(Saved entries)

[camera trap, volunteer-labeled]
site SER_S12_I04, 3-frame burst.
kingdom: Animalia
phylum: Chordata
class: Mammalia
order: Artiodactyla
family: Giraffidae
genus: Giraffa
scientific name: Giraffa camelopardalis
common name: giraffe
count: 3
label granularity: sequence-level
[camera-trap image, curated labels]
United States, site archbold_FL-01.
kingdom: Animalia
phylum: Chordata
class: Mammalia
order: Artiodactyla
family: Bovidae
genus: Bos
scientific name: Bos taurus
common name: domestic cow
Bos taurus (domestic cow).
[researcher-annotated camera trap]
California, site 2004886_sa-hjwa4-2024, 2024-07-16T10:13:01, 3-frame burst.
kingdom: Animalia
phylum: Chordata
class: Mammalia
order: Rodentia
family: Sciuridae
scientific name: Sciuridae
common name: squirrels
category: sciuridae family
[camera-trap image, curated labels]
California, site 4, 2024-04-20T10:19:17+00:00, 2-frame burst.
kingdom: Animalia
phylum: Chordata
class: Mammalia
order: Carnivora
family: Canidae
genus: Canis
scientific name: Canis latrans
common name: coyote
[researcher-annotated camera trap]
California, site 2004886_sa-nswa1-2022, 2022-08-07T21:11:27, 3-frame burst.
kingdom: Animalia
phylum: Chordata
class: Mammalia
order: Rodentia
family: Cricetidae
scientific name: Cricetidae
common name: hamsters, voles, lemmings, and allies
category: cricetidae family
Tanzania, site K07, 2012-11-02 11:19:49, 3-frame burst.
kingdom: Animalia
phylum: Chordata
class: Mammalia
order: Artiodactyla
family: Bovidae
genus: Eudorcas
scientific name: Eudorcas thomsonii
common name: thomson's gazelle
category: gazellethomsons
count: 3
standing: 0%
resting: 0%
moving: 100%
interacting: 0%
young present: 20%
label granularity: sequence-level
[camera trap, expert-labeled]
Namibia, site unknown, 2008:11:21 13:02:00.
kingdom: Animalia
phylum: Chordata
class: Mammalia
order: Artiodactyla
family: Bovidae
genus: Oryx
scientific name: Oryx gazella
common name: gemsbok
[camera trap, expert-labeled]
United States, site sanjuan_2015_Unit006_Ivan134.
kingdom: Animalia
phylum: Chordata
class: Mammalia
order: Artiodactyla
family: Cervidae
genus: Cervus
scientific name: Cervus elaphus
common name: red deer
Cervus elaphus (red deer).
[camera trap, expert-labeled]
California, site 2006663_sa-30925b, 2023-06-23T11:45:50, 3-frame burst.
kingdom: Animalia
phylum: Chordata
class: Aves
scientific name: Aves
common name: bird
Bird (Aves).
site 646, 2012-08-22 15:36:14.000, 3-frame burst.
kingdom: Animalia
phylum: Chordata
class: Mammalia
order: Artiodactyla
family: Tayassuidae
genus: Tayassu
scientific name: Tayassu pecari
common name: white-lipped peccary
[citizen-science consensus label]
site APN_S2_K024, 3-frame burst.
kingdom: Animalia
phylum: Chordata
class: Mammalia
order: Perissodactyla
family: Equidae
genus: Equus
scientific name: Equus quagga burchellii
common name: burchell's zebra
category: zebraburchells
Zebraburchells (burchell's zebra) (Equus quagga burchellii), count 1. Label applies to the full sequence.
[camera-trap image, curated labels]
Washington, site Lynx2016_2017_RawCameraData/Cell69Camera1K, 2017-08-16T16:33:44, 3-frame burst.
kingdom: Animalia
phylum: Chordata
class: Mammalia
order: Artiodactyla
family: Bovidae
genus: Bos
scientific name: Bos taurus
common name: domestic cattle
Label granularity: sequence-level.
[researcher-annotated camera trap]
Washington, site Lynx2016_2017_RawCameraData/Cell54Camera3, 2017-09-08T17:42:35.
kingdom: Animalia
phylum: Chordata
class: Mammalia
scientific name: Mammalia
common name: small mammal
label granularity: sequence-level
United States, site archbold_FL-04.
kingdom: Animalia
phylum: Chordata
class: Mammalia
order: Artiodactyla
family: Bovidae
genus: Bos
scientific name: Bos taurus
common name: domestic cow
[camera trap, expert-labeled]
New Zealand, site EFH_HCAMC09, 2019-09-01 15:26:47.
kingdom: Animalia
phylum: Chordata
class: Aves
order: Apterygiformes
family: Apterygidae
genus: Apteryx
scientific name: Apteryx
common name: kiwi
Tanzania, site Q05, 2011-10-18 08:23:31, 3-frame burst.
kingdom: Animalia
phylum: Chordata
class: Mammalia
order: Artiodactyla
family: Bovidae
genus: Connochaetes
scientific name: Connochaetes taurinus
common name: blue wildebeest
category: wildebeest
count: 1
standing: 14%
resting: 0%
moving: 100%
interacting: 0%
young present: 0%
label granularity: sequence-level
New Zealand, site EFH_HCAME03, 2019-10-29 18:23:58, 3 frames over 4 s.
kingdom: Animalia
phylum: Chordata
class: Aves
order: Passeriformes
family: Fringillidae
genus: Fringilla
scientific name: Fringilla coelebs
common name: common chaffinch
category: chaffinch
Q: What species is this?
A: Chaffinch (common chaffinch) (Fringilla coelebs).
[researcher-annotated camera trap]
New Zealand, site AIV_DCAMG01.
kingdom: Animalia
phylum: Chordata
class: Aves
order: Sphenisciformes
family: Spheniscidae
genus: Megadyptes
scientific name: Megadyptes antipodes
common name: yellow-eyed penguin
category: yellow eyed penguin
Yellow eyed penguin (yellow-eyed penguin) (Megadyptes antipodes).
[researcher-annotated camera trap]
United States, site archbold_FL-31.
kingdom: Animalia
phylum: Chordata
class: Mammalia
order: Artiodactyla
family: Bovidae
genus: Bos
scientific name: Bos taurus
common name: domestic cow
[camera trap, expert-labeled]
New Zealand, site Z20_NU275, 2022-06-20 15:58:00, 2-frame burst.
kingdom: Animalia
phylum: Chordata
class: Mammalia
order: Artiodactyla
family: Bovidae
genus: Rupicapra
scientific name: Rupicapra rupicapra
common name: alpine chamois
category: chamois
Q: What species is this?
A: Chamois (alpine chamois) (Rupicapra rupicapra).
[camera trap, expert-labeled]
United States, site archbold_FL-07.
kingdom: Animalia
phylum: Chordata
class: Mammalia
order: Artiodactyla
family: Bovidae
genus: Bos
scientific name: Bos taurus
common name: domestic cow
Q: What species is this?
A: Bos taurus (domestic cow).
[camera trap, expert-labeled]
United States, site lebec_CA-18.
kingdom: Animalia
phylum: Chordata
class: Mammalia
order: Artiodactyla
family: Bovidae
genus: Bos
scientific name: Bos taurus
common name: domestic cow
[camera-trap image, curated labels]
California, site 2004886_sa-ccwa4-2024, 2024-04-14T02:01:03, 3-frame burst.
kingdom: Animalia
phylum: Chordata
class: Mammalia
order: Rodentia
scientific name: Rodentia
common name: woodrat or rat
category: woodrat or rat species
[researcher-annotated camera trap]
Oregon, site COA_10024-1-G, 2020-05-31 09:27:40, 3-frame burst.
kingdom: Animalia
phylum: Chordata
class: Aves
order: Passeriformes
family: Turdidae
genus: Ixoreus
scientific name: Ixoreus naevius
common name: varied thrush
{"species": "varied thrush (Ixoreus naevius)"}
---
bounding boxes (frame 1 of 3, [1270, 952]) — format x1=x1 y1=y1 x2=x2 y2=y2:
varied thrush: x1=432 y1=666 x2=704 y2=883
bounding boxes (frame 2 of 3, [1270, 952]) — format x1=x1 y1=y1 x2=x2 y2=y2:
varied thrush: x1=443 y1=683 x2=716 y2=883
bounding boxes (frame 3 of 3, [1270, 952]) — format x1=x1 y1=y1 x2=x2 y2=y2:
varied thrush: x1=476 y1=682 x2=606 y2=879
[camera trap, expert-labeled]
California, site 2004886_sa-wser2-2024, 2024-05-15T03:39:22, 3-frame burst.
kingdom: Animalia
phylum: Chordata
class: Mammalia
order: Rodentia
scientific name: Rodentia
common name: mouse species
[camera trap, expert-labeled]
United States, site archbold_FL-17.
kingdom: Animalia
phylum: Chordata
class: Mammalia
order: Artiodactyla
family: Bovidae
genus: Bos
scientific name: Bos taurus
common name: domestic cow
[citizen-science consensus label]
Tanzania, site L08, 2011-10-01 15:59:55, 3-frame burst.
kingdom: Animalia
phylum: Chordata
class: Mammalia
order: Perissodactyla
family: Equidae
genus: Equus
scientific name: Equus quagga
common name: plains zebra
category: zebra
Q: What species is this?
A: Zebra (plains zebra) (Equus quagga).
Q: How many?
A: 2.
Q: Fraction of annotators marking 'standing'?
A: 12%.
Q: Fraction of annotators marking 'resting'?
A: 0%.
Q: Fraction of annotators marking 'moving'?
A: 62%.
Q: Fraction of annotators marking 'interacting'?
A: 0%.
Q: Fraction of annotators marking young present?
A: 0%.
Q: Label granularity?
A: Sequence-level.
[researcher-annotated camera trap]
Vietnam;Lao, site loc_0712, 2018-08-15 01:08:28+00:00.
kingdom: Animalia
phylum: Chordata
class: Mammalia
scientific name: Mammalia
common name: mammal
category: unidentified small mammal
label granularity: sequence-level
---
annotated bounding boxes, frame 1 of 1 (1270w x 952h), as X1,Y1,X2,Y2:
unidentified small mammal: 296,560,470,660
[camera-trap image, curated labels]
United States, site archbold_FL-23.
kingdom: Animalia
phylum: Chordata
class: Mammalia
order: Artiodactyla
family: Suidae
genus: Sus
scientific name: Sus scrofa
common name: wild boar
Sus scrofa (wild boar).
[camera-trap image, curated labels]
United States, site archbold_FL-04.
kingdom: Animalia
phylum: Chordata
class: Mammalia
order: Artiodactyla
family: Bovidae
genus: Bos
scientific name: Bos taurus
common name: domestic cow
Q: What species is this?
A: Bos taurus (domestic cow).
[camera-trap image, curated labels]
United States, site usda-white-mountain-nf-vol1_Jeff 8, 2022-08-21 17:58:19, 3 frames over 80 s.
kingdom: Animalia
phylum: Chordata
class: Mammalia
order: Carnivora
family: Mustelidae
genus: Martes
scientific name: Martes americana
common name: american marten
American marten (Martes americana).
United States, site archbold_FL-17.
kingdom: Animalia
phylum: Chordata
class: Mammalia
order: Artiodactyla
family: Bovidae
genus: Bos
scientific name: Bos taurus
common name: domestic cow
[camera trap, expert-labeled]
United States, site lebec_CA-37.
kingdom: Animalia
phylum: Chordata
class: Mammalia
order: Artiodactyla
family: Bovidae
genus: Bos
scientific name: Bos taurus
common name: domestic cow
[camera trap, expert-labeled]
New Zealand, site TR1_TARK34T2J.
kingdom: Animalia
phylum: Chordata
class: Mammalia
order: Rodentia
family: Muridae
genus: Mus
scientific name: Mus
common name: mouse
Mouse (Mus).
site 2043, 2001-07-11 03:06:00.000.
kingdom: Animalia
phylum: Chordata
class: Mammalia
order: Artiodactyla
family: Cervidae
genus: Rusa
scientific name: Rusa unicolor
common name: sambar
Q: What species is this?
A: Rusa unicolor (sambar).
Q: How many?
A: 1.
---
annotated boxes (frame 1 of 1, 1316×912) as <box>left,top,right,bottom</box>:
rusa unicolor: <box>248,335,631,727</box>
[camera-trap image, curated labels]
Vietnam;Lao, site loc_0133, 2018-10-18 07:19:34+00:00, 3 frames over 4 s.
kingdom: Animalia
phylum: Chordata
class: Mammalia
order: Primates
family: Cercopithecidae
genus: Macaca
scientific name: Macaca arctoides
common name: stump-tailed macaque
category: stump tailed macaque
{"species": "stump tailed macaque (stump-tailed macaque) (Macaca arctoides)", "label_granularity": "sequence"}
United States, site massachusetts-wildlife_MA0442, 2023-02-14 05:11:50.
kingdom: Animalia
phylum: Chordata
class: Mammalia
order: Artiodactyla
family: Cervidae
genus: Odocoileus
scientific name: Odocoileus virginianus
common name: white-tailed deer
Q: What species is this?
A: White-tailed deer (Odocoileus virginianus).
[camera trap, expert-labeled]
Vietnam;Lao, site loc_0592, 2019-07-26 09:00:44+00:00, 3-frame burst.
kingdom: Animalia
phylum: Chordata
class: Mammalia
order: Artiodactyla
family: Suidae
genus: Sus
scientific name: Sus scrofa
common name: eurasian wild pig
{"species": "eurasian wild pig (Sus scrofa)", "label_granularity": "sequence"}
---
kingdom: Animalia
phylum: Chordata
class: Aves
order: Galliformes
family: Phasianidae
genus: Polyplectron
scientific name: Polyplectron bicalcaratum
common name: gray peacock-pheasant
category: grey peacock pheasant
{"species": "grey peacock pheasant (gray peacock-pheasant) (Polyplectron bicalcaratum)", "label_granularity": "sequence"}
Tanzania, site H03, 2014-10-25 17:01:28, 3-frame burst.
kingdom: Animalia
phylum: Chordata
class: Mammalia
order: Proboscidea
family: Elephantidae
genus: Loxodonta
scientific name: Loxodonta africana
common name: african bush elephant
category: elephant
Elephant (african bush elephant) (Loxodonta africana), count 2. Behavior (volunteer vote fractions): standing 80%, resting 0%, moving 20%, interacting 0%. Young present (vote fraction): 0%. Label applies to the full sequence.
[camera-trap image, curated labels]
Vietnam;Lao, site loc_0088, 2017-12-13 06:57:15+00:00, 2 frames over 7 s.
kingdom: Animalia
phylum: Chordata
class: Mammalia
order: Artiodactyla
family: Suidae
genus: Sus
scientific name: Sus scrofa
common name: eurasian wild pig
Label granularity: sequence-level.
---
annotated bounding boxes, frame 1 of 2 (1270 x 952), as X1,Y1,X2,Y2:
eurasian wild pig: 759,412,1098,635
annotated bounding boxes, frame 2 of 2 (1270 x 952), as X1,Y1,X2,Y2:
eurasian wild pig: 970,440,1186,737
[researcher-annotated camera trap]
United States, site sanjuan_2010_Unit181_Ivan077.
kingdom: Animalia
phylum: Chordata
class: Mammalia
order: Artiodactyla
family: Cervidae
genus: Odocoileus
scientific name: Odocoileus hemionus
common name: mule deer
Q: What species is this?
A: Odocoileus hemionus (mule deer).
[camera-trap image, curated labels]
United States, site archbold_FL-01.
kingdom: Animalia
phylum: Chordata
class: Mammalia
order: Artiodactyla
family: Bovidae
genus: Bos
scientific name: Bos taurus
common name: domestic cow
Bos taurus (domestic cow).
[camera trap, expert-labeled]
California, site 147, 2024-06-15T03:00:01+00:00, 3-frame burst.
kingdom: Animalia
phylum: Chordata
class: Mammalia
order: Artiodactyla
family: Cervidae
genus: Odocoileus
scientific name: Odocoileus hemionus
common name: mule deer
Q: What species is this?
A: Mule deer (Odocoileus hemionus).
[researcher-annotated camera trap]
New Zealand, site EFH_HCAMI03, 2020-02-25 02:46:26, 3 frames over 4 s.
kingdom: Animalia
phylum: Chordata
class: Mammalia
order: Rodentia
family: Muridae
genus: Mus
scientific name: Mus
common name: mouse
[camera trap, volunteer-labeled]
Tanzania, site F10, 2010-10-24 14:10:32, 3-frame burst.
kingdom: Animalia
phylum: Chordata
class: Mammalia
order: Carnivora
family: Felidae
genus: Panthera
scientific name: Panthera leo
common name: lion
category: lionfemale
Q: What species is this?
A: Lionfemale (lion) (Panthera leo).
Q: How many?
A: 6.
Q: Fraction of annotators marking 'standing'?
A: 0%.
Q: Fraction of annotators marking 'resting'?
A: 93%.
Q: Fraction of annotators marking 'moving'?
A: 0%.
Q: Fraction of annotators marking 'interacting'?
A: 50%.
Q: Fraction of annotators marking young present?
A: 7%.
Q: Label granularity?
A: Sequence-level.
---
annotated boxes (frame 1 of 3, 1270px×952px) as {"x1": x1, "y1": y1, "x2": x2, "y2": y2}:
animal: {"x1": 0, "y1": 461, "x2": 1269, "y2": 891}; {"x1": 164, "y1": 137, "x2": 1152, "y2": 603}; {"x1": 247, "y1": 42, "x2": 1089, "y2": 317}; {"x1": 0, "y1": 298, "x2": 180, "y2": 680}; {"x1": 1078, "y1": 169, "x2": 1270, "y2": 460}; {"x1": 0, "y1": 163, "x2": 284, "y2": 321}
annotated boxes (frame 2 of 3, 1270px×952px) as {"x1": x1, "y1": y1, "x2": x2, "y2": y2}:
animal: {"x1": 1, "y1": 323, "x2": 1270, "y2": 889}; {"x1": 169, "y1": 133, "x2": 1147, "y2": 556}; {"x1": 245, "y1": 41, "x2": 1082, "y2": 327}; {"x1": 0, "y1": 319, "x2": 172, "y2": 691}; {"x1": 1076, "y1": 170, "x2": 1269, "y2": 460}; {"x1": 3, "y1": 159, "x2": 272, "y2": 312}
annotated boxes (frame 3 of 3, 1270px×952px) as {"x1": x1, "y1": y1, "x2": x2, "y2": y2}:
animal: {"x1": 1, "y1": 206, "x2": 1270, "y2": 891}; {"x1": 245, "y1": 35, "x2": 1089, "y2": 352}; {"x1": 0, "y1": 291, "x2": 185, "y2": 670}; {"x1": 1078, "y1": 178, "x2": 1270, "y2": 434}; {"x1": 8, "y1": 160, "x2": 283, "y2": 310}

What you need to do
In which lines of the records does the word "gray" appear? Copy each of them.

Result of this task
common name: gray peacock-pheasant
{"species": "grey peacock pheasant (gray peacock-pheasant) (Polyplectron bicalcaratum)", "label_granularity": "sequence"}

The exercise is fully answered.